Se trata, entre otras cosas, de reducir los costos de transacción, dado que estos terminan trasladándose a los usuarios. Todo ello deberá contribuir a reducir la tarifa, pues si en últimas esta reestructuración y modernización del sector no bajan los costos de la energía (que tiene dos componentes: la tarifa y el consumo) estaremos sólo botando corriente.

A mi juicio, la tarea a realizar debe ir más allá, al tomar medidas tendientes a reducir las pérdidas técnicas, los costos de restricción, estimular el ahorro de energía y, lo que es más importante, hacer un uso más eficiente de la misma.

En este sentido, la eficiente gestión de la demanda es fundamental e imprescindible. Sólo así los usuarios regulados (residenciales) tendrán un alivio en sus facturas del consumo de electricidad y los no regulados, sobre todo las empresas, bajarán sus costos de energía y de paso ganarán en competitividad.

Otra pregunta del Foro fue ¿cómo ayudan las propuestas de la Misión a alcanzar el objetivo urgente de aumentar las reservas de petróleo y gas?

Respuesta: Como es bien sabido, las reservas tanto de petróleo como de gas natural han caído, al punto que sólo garantizan el autoabastecimiento para menos de 6  y 10 años, respectivamente. Es muy importante detener la declinación de dichas reservas y el único camino que nos queda por delante, además del recobro mejorado, es apretar el paso en exploración y explotación offshore y de los yacimientos no convencionales.

De ello no se ocupa la Misión, tal vez asumiendo que las políticas y las decisiones en marcha van en la dirección correcta, lo mismo que las recomendaciones de la Comisión de expertos con respecto a la utilización del fracking en los yacimientos no convencionales. Ello llama poderosamente la atención, pues la Misión ha debido enfocarse al sector energético en su integridad, pero tiene un marcado sesgo hacia una de sus fuentes, la electricidad.

Aborda sí el tema de la posible instalación de la regasificadora del Pacífico y otra en La Guajira, con el propósito de impedir que se estrangule la demanda por la estrechez de la oferta doméstica.

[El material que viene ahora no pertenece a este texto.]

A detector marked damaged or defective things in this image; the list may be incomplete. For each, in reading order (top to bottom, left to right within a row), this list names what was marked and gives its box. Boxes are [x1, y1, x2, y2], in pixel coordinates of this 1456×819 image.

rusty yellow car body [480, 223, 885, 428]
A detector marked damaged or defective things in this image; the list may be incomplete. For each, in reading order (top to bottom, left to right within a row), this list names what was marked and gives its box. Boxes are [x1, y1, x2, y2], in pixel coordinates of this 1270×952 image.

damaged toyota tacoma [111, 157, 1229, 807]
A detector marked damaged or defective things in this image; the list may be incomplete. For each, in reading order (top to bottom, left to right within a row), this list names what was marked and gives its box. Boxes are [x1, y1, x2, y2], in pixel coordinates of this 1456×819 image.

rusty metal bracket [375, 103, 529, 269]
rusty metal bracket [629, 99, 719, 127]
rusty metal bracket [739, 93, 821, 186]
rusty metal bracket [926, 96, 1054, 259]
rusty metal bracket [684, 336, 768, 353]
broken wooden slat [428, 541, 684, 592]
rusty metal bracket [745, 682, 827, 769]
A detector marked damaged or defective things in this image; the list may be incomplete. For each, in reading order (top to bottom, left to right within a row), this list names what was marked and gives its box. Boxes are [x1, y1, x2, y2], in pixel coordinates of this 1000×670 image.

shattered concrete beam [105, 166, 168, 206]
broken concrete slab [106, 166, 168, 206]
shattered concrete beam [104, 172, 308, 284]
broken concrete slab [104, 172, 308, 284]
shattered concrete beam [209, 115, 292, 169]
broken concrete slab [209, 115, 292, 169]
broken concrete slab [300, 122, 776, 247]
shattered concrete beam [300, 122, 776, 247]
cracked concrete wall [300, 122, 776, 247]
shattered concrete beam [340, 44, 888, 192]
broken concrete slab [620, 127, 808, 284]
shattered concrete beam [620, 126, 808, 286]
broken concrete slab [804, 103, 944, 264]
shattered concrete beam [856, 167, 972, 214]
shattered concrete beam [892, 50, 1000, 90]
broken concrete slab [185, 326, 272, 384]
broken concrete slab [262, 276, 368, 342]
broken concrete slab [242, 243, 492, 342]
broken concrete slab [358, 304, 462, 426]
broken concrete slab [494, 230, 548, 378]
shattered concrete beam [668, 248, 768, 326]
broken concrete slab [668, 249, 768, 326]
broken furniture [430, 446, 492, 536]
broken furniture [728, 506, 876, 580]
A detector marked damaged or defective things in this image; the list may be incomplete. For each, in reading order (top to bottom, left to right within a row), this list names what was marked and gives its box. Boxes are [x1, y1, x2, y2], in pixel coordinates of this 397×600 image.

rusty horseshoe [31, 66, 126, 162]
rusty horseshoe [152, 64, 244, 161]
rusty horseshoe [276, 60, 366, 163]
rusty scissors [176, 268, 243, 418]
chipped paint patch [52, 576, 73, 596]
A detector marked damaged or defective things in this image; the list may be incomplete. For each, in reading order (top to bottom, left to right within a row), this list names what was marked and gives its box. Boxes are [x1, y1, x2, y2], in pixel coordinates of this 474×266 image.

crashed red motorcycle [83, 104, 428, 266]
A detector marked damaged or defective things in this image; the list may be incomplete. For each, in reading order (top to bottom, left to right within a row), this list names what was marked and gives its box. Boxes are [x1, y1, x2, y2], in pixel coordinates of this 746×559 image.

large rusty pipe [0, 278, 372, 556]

Coincidí con otros panelistas en que esta iniciativa debe considerarse como la forma de contar con un respaldo ante la eventualidad de que la oferta doméstica resulte insuficiente y evitar contingencias que pongan en riesgo la generación de energía, pero que la prioridad debe estar en aumentar nuestras reservas. Tanto más en cuanto que el gas natural importado es demasiado costoso y su uso dispararía los precios y las tarifas de energía, además que no reporta los mismos beneficios económicos, sociales y fiscales que la producción doméstica.

Por mi parte, planteé la idea de que en el caso particular de La Guajira, la regasificadora que se instale debe ser bidireccional, esto es que la misma esté habilitada tanto para la regasificación como para la licuefacción del gas, dada la apuesta que viene haciendo Ecopetrol y sus socios en los prospectos offshore en inmediaciones de la península, de modo que se pueda importar cuando sea necesario y exportar cuando estemos en capacidad de contar con excedentes.   

Acotación final: Nos parece importante la recomendación de la Misión para avanzar en el propósito de darle cumplimiento a la Ley eléctrica de tener cobertura universal del servicio de energía, pues ya vamos para 6 años de mora en el cumplimiento de tal cometido.

Compartimos que, para lograr ese propósito, se amplíe la frontera del Sistema de Interconexión Nacional (SIN) y eliminar las barreras que hoy existen entre el SIN y las Zonas no Interconectadas (ZNI) del país. Ahora que contaremos con las FNCER, estas se convierten en el mejor vehículo para lograrlo, especialmente con la energía solar fotovoltaica, dadas sus características y flexibilidad.